In seinem Ausweis, in amtlichen Akten und dienstlichen Dokumenten, auch in seiner Sterbeurkunde, heißt er Klaus-Dieter. Freunde und Bekannte kennen ihn nur als David. In seiner Geburtsurkunde steht der Name David, später handschriftlich hinzugefügt.

Er hat die Geschichte wie folgt erzählt: Am 15. März 1945 wird er in Dessau geboren, der Vater ist Jude, die Mutter Katholikin. Nach jüdischem Gesetz ist David kein Jude. Was die Nazis natürlich nicht interessiert, Halbjude oder ein bisschen Jude, jedenfalls ist das Blut in dieser Familie nicht arisch genug. Und da seine Eltern am 15. März nicht wissen, dass es nicht mehr lange dauert bis zum 8. Mai, lassen sie den Namen „Klaus-Dieter“ eintragen. „Eppenstein“ bleibt.

Der 8. Mai ist längst vorüber. David geht zur Schule, dann auf die Freie Universität, arbeitet in der Volkshochschule Charlottenburg-Wilmersdorf als Programmbereichsleiter, alle nennen ihn „David“. Auch seine Eltern haben nie „Klaus-Dieter“ gesagt.

David beginnt, sich mit dem Judentum zu beschäftigen. Belegt Hebräischkurse, studiert die Thora und den Talmud, lässt sich urkundlich als Jude eintragen.

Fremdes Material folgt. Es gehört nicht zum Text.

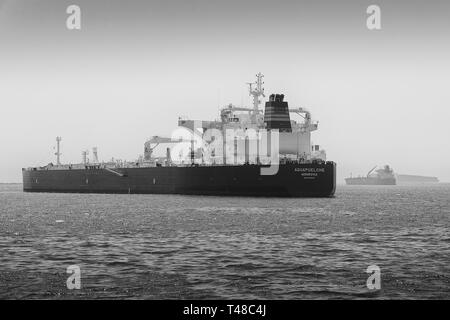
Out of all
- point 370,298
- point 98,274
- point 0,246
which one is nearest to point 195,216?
point 0,246

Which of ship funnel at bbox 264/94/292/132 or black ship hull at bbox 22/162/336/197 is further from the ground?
ship funnel at bbox 264/94/292/132

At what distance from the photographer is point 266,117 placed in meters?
70.8

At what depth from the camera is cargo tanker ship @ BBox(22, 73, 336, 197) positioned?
214ft

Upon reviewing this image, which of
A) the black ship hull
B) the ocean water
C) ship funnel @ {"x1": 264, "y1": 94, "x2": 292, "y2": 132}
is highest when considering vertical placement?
ship funnel @ {"x1": 264, "y1": 94, "x2": 292, "y2": 132}

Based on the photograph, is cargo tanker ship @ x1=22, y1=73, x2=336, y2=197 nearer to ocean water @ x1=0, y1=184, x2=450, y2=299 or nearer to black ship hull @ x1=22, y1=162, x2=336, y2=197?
black ship hull @ x1=22, y1=162, x2=336, y2=197

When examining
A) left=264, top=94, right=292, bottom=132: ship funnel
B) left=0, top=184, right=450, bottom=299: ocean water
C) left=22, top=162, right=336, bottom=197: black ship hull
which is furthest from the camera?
left=264, top=94, right=292, bottom=132: ship funnel

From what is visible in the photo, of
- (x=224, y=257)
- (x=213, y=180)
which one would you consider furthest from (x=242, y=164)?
→ (x=224, y=257)

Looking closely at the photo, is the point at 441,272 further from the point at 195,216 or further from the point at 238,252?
the point at 195,216

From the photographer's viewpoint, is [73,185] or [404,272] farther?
[73,185]

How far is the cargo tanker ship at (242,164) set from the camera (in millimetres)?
65375

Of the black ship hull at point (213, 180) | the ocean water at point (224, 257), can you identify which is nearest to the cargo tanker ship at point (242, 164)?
the black ship hull at point (213, 180)

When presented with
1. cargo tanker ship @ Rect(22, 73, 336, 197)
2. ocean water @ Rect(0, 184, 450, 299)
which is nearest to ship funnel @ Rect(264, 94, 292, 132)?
cargo tanker ship @ Rect(22, 73, 336, 197)

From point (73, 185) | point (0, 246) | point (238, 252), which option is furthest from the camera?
point (73, 185)

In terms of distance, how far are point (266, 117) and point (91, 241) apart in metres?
45.8
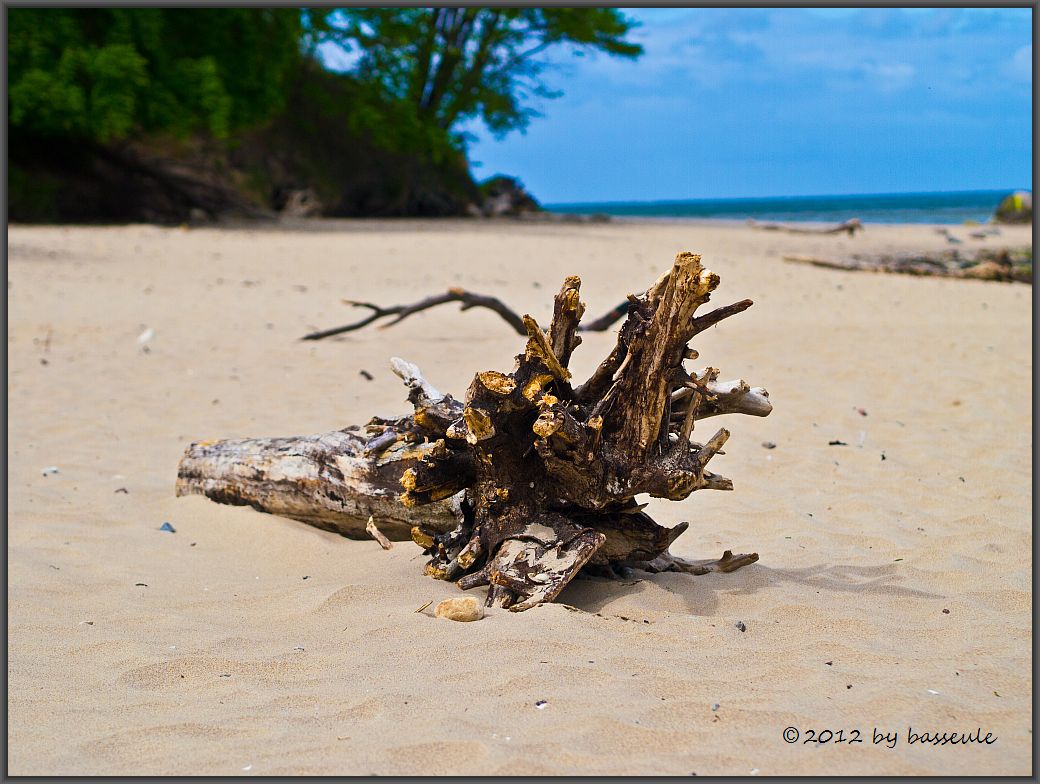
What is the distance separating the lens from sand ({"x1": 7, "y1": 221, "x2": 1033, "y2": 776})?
256 cm

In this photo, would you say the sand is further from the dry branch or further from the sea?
the sea

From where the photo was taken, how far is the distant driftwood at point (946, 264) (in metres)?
14.5

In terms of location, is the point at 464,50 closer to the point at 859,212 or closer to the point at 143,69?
the point at 143,69

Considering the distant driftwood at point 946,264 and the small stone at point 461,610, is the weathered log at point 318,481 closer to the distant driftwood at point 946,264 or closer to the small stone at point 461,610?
the small stone at point 461,610

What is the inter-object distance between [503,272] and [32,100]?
10450 millimetres

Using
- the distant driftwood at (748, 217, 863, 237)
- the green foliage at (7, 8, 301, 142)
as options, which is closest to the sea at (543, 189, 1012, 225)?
the distant driftwood at (748, 217, 863, 237)

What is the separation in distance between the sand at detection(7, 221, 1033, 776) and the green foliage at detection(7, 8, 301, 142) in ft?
37.7

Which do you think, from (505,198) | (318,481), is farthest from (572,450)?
(505,198)

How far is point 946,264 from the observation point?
16438mm

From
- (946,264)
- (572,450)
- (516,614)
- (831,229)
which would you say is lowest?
(516,614)

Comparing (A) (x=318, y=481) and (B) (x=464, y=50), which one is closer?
(A) (x=318, y=481)

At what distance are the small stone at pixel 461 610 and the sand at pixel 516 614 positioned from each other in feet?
0.22

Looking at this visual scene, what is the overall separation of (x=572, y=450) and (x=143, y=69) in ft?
63.8

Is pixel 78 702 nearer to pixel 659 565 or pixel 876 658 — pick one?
pixel 659 565
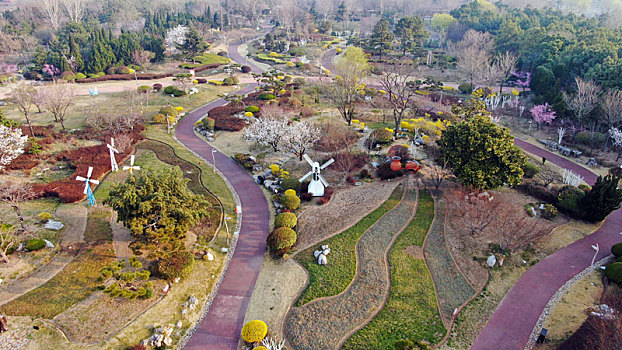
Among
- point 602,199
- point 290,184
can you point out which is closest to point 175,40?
point 290,184

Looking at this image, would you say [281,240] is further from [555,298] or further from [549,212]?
[549,212]

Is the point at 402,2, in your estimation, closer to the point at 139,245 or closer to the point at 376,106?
the point at 376,106

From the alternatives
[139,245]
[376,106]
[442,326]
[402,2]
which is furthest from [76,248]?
[402,2]

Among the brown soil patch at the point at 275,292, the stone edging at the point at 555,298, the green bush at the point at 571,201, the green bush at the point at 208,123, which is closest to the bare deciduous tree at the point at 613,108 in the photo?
the green bush at the point at 571,201

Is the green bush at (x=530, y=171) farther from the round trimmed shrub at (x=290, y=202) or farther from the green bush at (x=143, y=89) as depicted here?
the green bush at (x=143, y=89)

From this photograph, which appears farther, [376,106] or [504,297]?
[376,106]

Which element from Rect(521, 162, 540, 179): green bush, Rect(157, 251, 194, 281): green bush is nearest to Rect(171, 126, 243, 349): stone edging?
Rect(157, 251, 194, 281): green bush
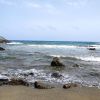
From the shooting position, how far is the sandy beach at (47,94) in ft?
29.0

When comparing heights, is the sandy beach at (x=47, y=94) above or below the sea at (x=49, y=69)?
above

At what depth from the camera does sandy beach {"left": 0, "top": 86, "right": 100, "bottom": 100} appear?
29.0 ft

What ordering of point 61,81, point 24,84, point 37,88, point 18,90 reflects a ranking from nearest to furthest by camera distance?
point 18,90 → point 37,88 → point 24,84 → point 61,81

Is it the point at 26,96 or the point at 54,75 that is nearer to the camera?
the point at 26,96

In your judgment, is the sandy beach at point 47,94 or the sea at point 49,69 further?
the sea at point 49,69

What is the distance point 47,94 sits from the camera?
9375 millimetres

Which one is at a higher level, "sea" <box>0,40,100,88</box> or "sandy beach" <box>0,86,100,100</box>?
"sandy beach" <box>0,86,100,100</box>

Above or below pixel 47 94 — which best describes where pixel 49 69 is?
below

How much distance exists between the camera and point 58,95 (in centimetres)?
925

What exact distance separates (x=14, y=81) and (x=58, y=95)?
9.93 ft

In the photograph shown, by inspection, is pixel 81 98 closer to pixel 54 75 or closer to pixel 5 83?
pixel 5 83

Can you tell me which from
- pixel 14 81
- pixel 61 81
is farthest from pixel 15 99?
pixel 61 81

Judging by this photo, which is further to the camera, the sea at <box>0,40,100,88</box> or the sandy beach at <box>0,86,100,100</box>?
the sea at <box>0,40,100,88</box>

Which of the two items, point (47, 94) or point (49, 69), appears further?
point (49, 69)
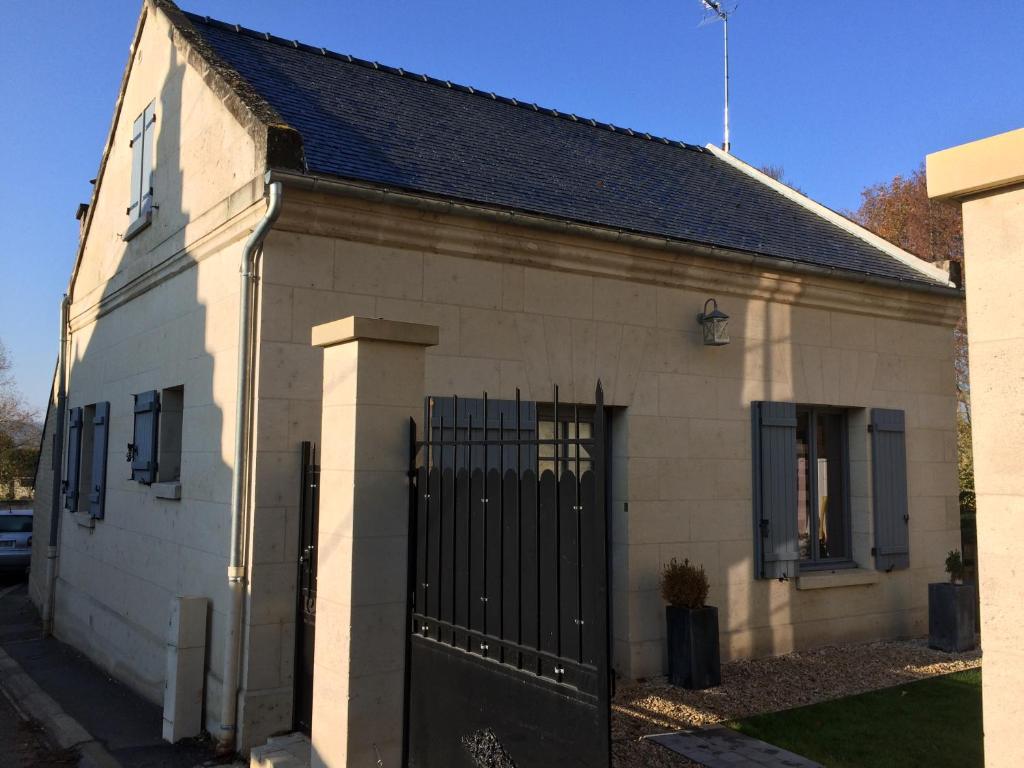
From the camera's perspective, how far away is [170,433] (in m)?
7.78

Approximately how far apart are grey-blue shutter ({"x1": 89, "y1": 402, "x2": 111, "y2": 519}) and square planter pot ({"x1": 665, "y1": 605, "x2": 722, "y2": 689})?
6.26 metres

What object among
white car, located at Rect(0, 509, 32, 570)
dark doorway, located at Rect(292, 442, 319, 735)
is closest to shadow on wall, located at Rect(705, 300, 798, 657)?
dark doorway, located at Rect(292, 442, 319, 735)

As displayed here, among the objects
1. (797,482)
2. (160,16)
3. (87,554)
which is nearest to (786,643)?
(797,482)

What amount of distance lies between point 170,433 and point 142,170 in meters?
3.15

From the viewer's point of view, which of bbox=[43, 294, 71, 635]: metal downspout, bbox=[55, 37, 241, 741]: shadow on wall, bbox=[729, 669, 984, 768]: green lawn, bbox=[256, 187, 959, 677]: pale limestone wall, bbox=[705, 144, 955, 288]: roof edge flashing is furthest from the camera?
bbox=[43, 294, 71, 635]: metal downspout

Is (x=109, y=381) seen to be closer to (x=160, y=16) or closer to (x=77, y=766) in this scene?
(x=160, y=16)

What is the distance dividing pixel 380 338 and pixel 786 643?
19.3 ft

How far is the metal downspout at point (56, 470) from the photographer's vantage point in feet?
35.5

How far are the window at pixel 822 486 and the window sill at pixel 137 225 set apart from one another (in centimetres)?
700

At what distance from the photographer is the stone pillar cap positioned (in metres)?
4.08

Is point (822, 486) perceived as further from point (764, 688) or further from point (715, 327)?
point (764, 688)

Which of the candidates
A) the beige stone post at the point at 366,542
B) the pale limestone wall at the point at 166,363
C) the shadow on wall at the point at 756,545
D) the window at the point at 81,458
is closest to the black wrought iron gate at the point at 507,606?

Fährt aber nie nach Israel.

Er bewohnt eine großbürgerliche Wohnung in der Fasanenstraße, Stuck an den Decken, an den Wänden Billy-Regale, gefüllt mit einer umfassenden Bibliothek, mit antiquarischen Gesamtausgaben von Marx und Dante, ein Ledersofa. Quadratische Lampen und Bilder, deren Kanten sich exakt aufeinander beziehen. Er kocht grandios, leert seinen eigenen Teller aber nie. Er kümmert sich um einen gehörlosen Jungen, erlernt seinetwegen die Gebärdensprache, richtet Kurse an der Volkshochschule ein. Und brüllt bei dienstlichen Sitzungen seine Kollegen an. Er läuft durch die Büros, als sei er der Geschäftsführer, verabscheut aber Autorität. Er lebt in Beziehungen zu Frauen, trennt sich jedoch immer wieder. Er brilliert einmal geistreich und analytisch in Gesprächen, beschimpft sein Gegenüber ein andermal grob und wüst; stumpfsinnig und einfältig sei der andere, ein Nazi obendrein, Deutschland habe sich eben nie geändert. Er kann eine trübe Weihnachtsfeier mit seinem Erscheinen, seiner Brillanz zum Leuchten bringen, kann die Laune aller auf einem Fest aber ebenso gut niederreißen. „Du bist herzlich eingeladen“, sagen Gastgeber zu seiner Frau, „deinen Mann aber wollen wir nicht mehr sehen.“ Was verständlich ist. Und betrüblich. Denn David geht es darum, die Dinge zu durchdenken. Und denken kann man nicht schnell, nebenher, Ansichten prallen eben manchmal aufeinander.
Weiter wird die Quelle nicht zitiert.